Across the same period as the introduction of the Free Trade Agreement provisions, a copyright case, Stevens v Kabushiki Kaisha Sony Computer Entertainment (HCA 58, 6 October 2005), on appeal to the High Court of Australia (the nation’s highest court) tested an important aspect of Australian law relating to the scope of Australia’s technological protection measure provisions.

Amongst the issues before the Court was whether such provisions should be able to be used by copyright holders to deny access to copies of works, whether or not that access was related to the protection of copyright in those works. This had important implications for user groups because if the Court had found that copyright law could be used to deny access to works, this would effectively have extended copyright protection in digital works and rendered copyright exceptions in respect of such works practically useless.

Landmark decision on technological protection measures
The Court in October 2005 handed down a unanimous decision finding that Australian copyright law envisaged a direct link between denial of access and protection of copyright. The court held that the Copyright Amendment (Digital Agenda) Act 2000 did not intend to expand copyright protection; rather, it intended to bring copyright law into the digital environment, both the protective aspects, as well as the exceptions to infringement.

Whilst it remains unclear how the Government proposes to reconcile the High Court’s decision with its obligations to implement the technological protection measures provisions contained in the US Free Trade Agreement, it has become apparent that the decision has significantly influenced the Government’s implementation process thus far.

During a bi-partisan review inquiring into how to implement these provisions, for example, a Parliamentary Committee (Standing Committee on Legal and Constitutional Affairs) delayed the initial deadline for submissions until after the Court’s decision was handed down, and subsequently discussed substantial aspects of the decision in its final report to Government.

Furthermore, the Committee’s report strongly reflects a concern to maintain balance between copyright owners and users. Indeed the overall recommendation, (the first of the report), is that:

“the Committee recommends that the balance between copyright owners and copyright users achieved by the Copyright Act 1968 should be maintained upon implementation of Article 17.4.7 of the Australia-United States Free Trade Agreement”.(2)

No doubt, this report will in turn affect the Government’s consideration of how it will finalise implementation of the US Free Trade Agreement in the coming months.

Australia has been on an interesting journey in terms of copyright law making over the past two years. Primarily, this has been caused by the advent of the Australia – United States Free Trade Agreement. Technological developments however have also impacted on the development of this area of the law.

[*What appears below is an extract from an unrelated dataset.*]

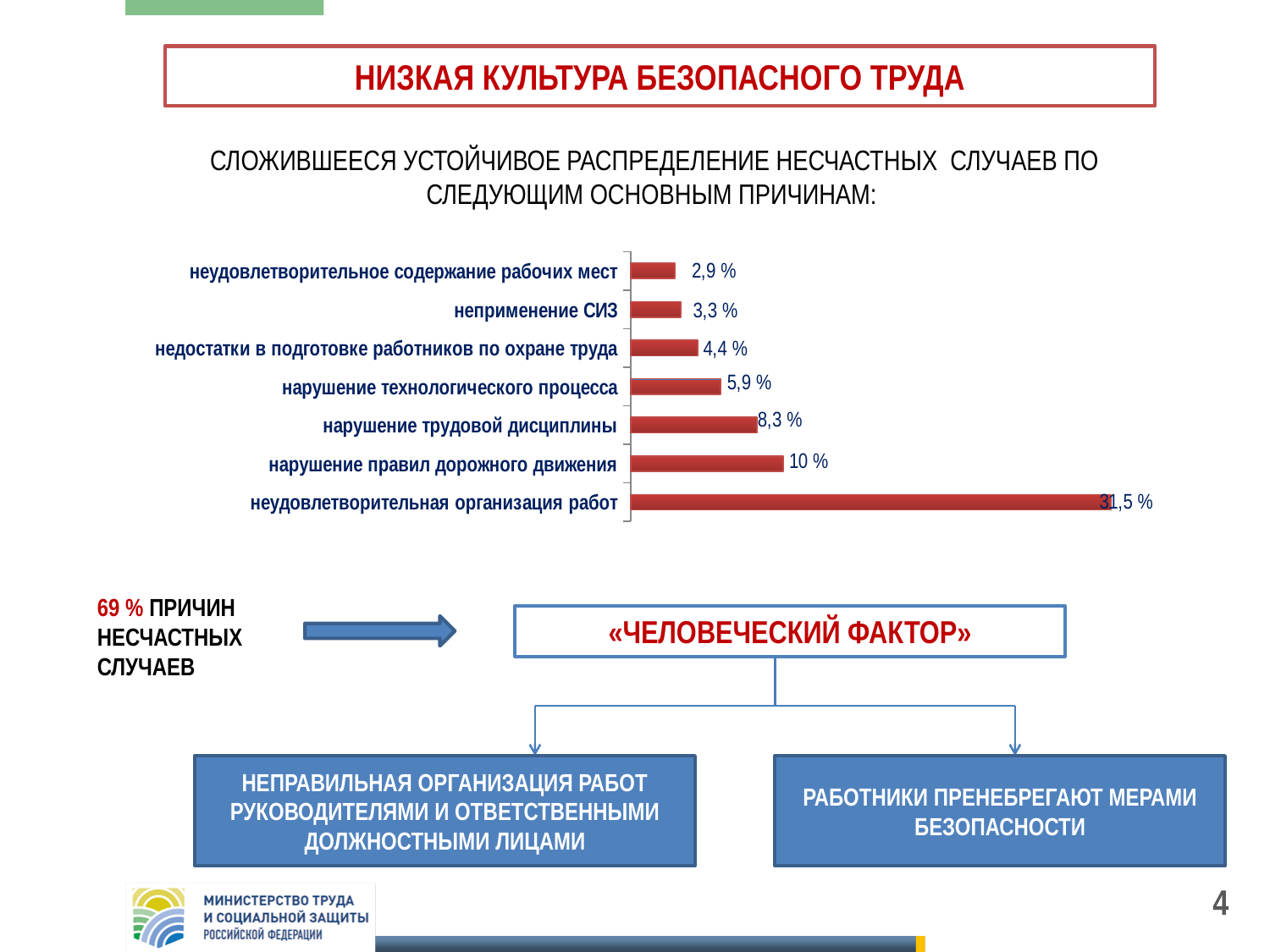
Which category has the highest value? неудовлетворительная организация работ Do the bar values increase or decrease going from the top category to the bottom category? increase What is the value for «нарушение технологического процесса»? 5,9 % What kind of chart is shown on the slide? bar chart What is the difference between «нарушение трудовой дисциплины» and «недостатки в подготовке работников по охране труда»? 3,9 % What is the difference between «неудовлетворительная организация работ» and «нарушение правил дорожного движения»? 21,5 % Which category has the lowest value? неудовлетворительное содержание рабочих мест What is the value for «неприменение СИЗ»? 3,3 % Which is larger: «нарушение трудовой дисциплины» or «нарушение технологического процесса»? нарушение трудовой дисциплины What is the value for «нарушение правил дорожного движения»? 10 % What is the value for «неудовлетворительная организация работ»? 31,5 % How many categories are shown in the chart? 7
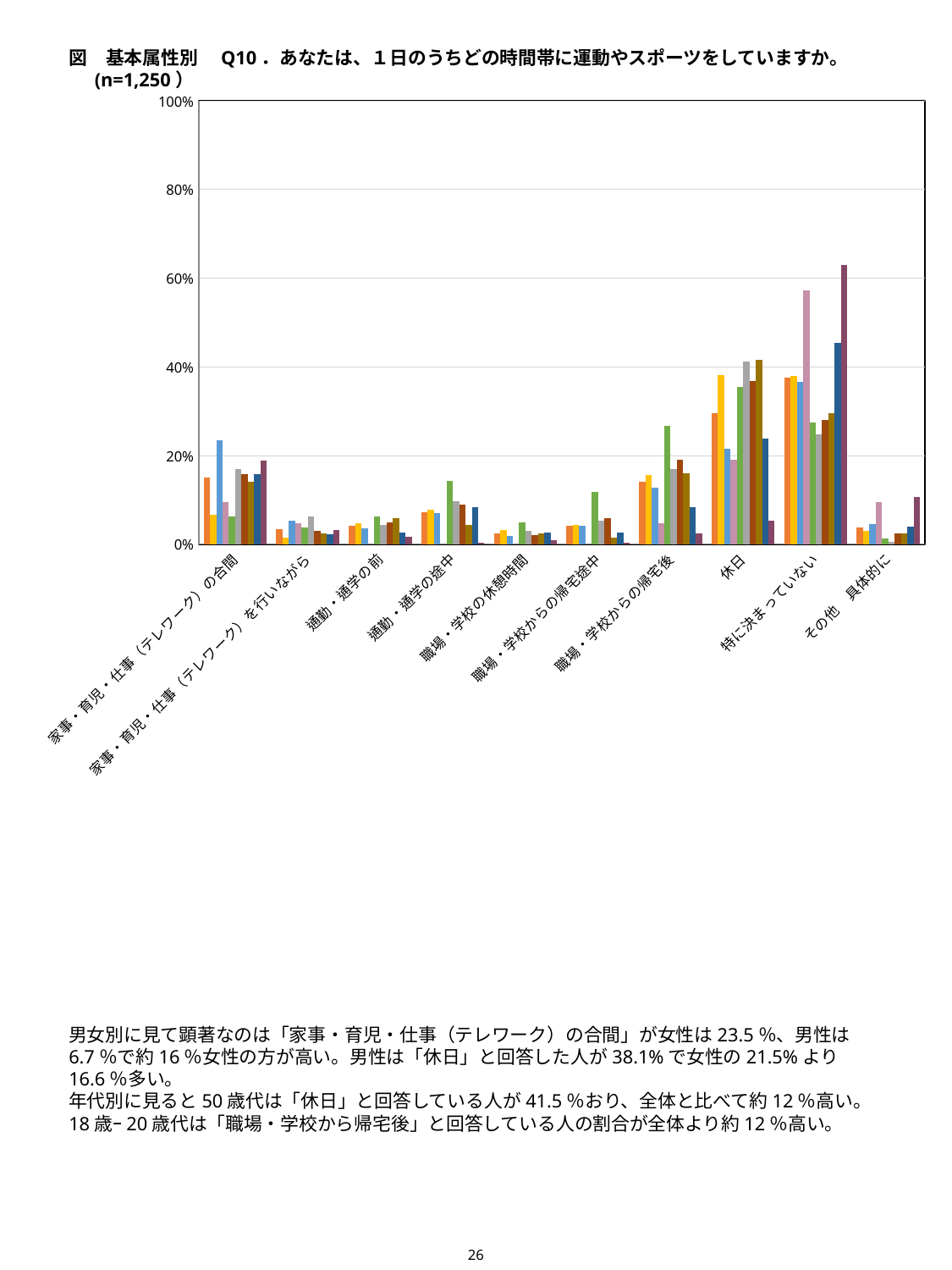
Is the tallest bar in the 特に決まっていない category greater or less than 40%? greater Are all the bars in the 通勤・通学の前 category greater or less than 20%? less Which category contains the tallest bar in the chart? 特に決まっていない What kind of chart is shown on the slide? bar chart What is the maximum value shown on the y axis of the chart? 100% Which category has a taller tallest bar: 休日 or 通勤・通学の前? 休日 Is the tallest bar in the 休日 category greater or less than 20%? greater What is the sample size (n) stated in the chart title? n=1,250 How many categories are shown along the x axis of the chart? 10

There can be no doubt that the United States’ strategic interests can be seen to be served by seeking to harmonise intellectual property and copyright laws of other states with its own DMCA as closely as possible, in bilateral agreements.

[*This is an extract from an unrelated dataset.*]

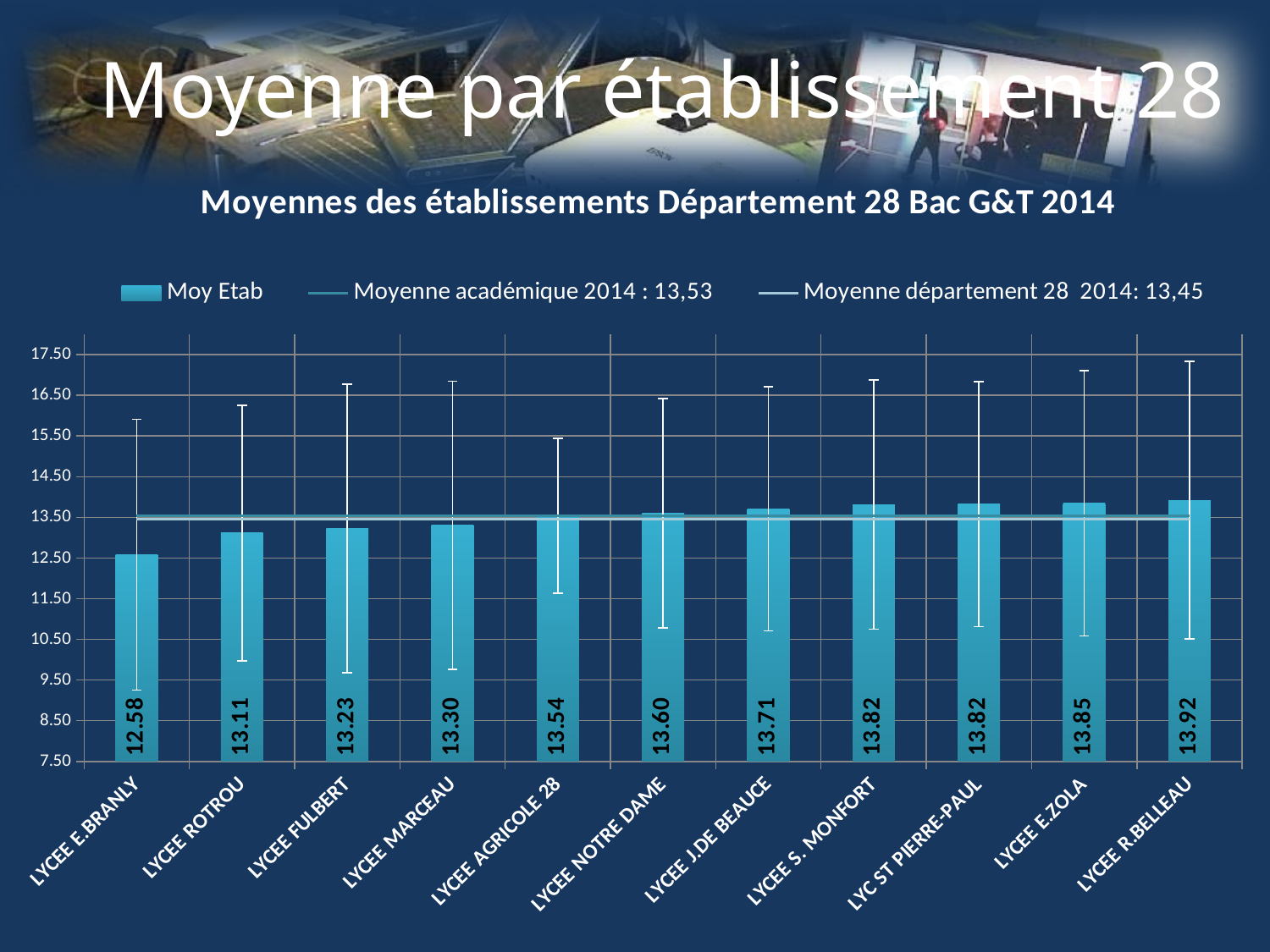
What kind of chart is shown? bar chart Is the value for LYCEE FULBERT greater or less than 13.50? less What is the value for LYCEE NOTRE DAME? 13.60 How many establishments are shown on the x axis? 11 Which is larger, the value for LYCEE ROTROU or the value for LYCEE MARCEAU? LYCEE MARCEAU How many entries does the legend list? 3 What is the value for LYCEE AGRICOLE 28? 13.54 Which establishment has the highest value? LYCEE R.BELLEAU What is the title of the chart? Moyennes des établissements Département 28 Bac G&T 2014 What is the difference between the values for LYCEE R.BELLEAU and LYCEE E.BRANLY? 1.34 Which establishment has the lowest value? LYCEE E.BRANLY What is the value for LYCEE E.BRANLY? 12.58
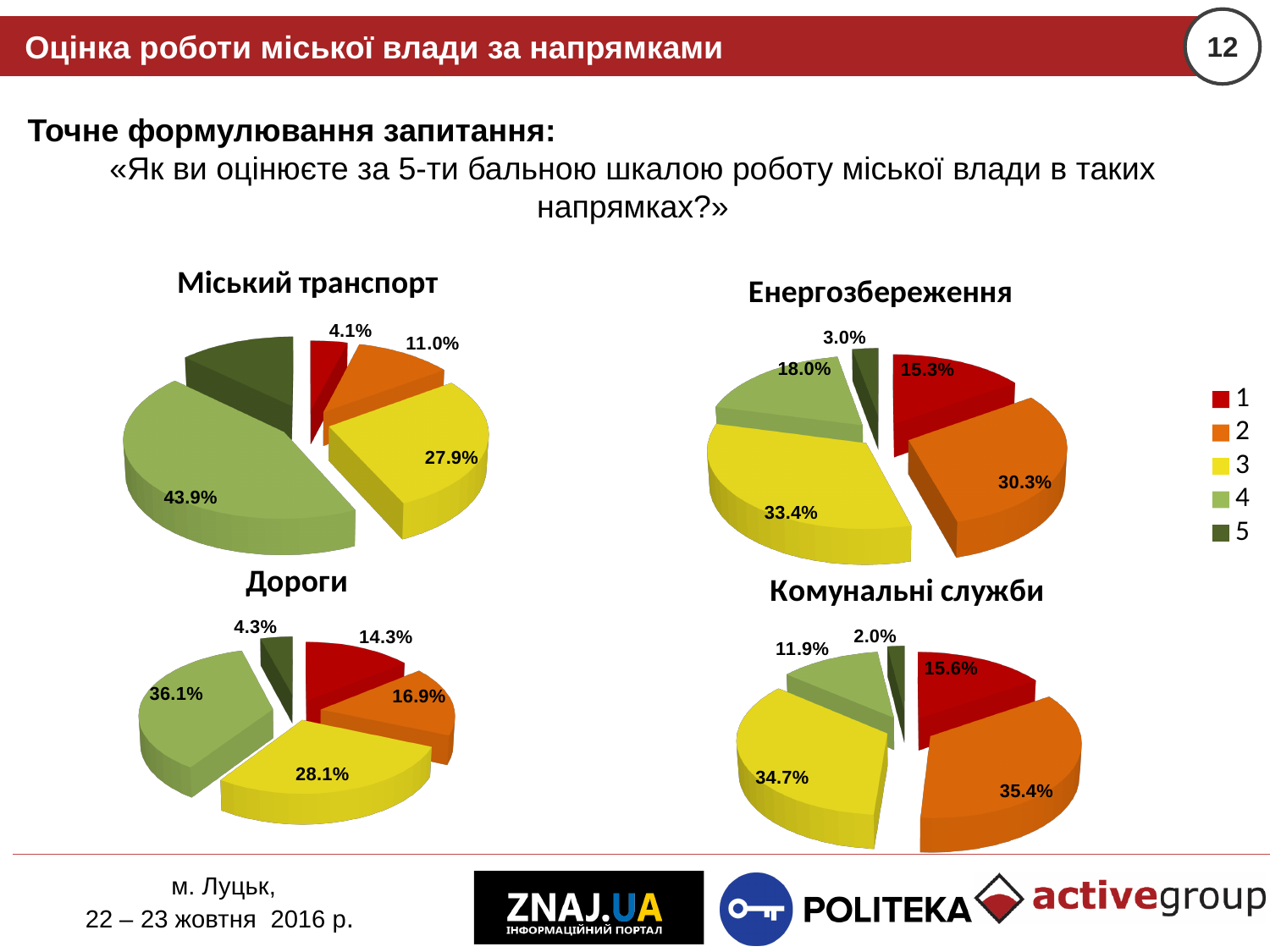
In the 'Енергозбереження' pie chart, what share is shown for rating 2? 30.3% In the 'Комунальні служби' pie chart, what share is shown for rating 5? 2.0% In the 'Міський транспорт' pie chart, what share is shown for rating 1? 4.1% In the 'Енергозбереження' pie chart, which rating has the largest share? 3 In the 'Дороги' pie chart, what share is shown for rating 3? 28.1% In the 'Енергозбереження' pie chart, which rating has the smallest share? 5 In the 'Дороги' pie chart, what is the difference between the shares for rating 4 and rating 1? 21.8% How many series does the legend list? 5 In the 'Комунальні служби' pie chart, which is larger: the share for rating 1 or the share for rating 4? rating 1 What type of chart is used for 'Комунальні служби'? pie chart In the 'Дороги' pie chart, which rating has the largest share? 4 In the 'Міський транспорт' pie chart, what share is shown for rating 4? 43.9%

Ironically, however, the process of exposing politicians to greater detail about the specific operations of the law has had some interesting side effects.

As Australia moves to consider its further obligations in relation to both the Free Trade Agreement, and its own undertakings to review aspects of copyright law, it would seem that a new direction that seemed to take Australia away from a previously stated commitment to balance between creators, owners and users has fostered an equal and opposite reaction.

The extent to which this might occur without attracting any policy pressure from the U.S. in terms of the Free Trade Agreement’s provisions, has yet to be tested.

(1) Hon Daryl Williams, ‘Second Reading Speech, Copyright Amendment (Digital Agenda) Bill 1999, House of Representatives, Parliamentary Debates, 2 September 1999, p. 9749

(2) Inquiry into technological protection measures (TPMs) Exceptions, Parliament of Australia, House of Representatives Standing Committee on Legal and Constitutional Affairs, see Recommendation 1 at xvii.